Egypt Turnout Hits 62 Percent

    CAIRO, EGYPT - NOVEMBER 29:  An election official (R) watches as an elderly man votes at a polling station in Old Cairo on the second day of voting on November 29, 2011 in Cairo, Egypt.  Eleven months after the fall of Hosni Mubarak 45 million Egyptians are voting in the first round of six for it's upper and lower houses of parliament. The complicated process will take four months to conclude. Presidential elections are expected to be held in 2012.  (Photo by Peter Macdiarmid/Getty Images)

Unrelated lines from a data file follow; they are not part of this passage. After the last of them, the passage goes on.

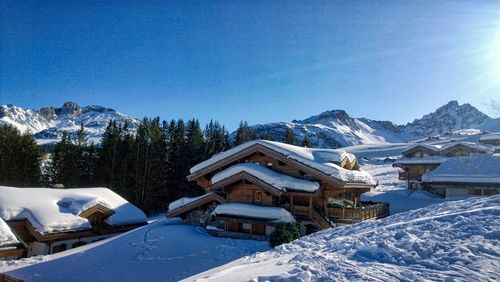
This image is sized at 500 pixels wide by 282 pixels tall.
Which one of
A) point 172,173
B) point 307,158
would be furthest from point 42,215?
point 172,173

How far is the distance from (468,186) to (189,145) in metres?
39.4

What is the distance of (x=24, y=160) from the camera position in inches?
1809

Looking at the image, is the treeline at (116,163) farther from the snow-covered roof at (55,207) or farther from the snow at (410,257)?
the snow at (410,257)

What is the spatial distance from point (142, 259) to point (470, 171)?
34.6m

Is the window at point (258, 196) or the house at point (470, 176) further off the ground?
the house at point (470, 176)

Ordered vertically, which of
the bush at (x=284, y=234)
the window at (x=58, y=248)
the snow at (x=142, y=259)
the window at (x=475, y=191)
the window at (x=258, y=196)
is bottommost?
the window at (x=58, y=248)

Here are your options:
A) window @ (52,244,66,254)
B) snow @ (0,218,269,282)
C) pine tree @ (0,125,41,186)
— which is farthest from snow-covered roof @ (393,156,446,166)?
pine tree @ (0,125,41,186)

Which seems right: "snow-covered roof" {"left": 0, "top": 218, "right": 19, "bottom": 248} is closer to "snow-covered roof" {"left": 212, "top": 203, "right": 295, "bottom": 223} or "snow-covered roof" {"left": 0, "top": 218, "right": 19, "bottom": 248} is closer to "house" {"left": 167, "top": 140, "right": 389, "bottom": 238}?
"house" {"left": 167, "top": 140, "right": 389, "bottom": 238}

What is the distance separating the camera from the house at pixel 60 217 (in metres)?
26.8

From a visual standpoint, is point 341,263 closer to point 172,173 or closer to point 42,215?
point 42,215

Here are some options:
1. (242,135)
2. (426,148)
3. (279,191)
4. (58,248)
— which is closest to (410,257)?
(279,191)

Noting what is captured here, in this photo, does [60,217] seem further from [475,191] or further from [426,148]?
[426,148]

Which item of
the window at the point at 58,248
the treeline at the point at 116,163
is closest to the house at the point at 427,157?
the treeline at the point at 116,163

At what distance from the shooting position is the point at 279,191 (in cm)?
2506
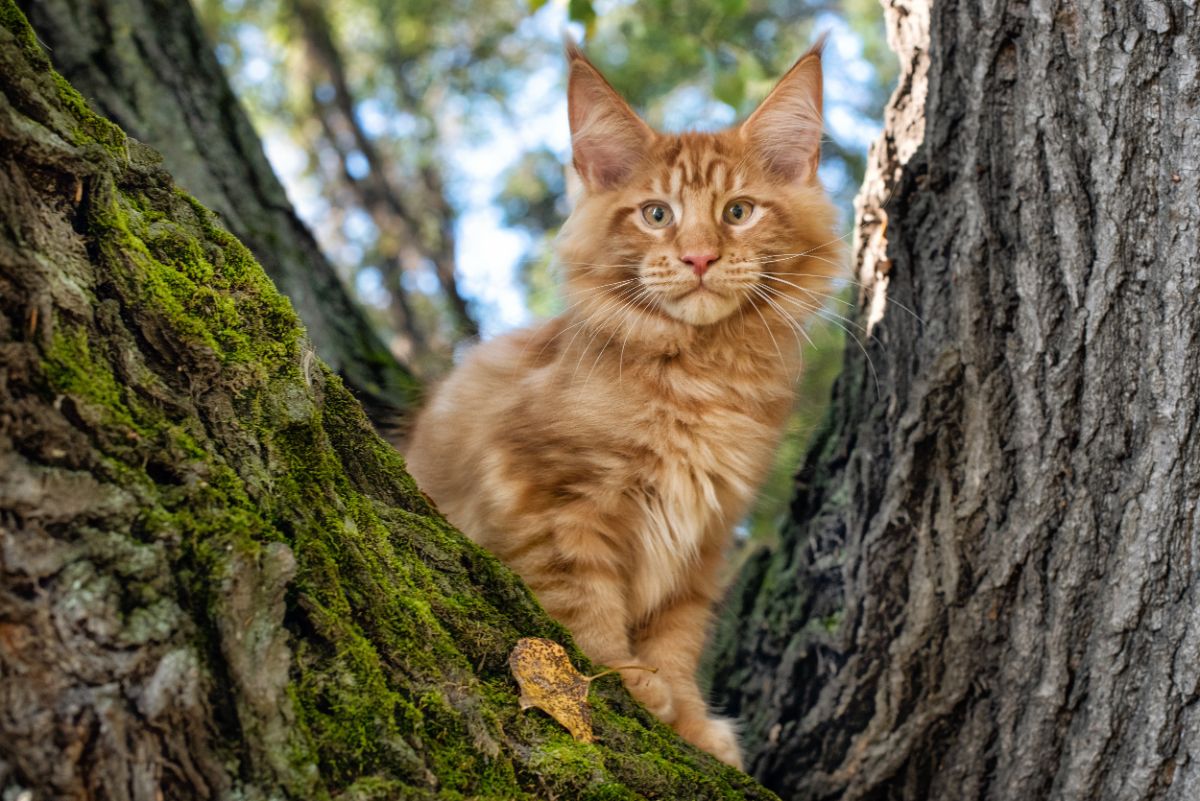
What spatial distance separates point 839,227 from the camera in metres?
2.80

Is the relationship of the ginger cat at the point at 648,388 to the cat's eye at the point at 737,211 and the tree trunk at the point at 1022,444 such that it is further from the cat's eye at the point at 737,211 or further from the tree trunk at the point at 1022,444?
the tree trunk at the point at 1022,444

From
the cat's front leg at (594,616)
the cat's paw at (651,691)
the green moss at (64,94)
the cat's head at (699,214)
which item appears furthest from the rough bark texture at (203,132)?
the green moss at (64,94)

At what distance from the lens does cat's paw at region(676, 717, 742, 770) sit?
A: 7.61 feet

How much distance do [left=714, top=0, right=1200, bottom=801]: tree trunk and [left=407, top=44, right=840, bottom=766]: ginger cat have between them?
0.82 ft

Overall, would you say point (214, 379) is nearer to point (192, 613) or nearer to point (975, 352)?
point (192, 613)

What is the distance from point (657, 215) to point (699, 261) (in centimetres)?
27

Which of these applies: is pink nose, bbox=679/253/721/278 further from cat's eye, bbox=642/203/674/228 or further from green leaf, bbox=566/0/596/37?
green leaf, bbox=566/0/596/37

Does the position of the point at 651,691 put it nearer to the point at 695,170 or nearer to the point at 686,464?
the point at 686,464

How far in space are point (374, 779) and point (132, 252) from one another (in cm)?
76

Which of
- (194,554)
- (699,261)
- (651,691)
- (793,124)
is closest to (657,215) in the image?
(699,261)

    Peter Macdiarmid / Getty Images

    Hope it lasts the month. Turnout in the first round of parliamentary elections in Egypt reached 62 percent, though there’ll be two more rounds, lasting until the beginning of January. “This is the highest turnout in Egypt’s history since the time of the pharaohs,” said Abdel Moez Ibrahim, the head of the Elections High Commission. More than 13 million people voted Monday and Tuesday. Officials need more time to count the ballots, delaying formal results. But the Muslim Brotherhood’s Freedom and Justice Party is expected to haul in 40 percent of the vote, according to preliminary numbers, though it has turned down forming a majority with the ultraconservative Salafis, who took a surprising 25 percent.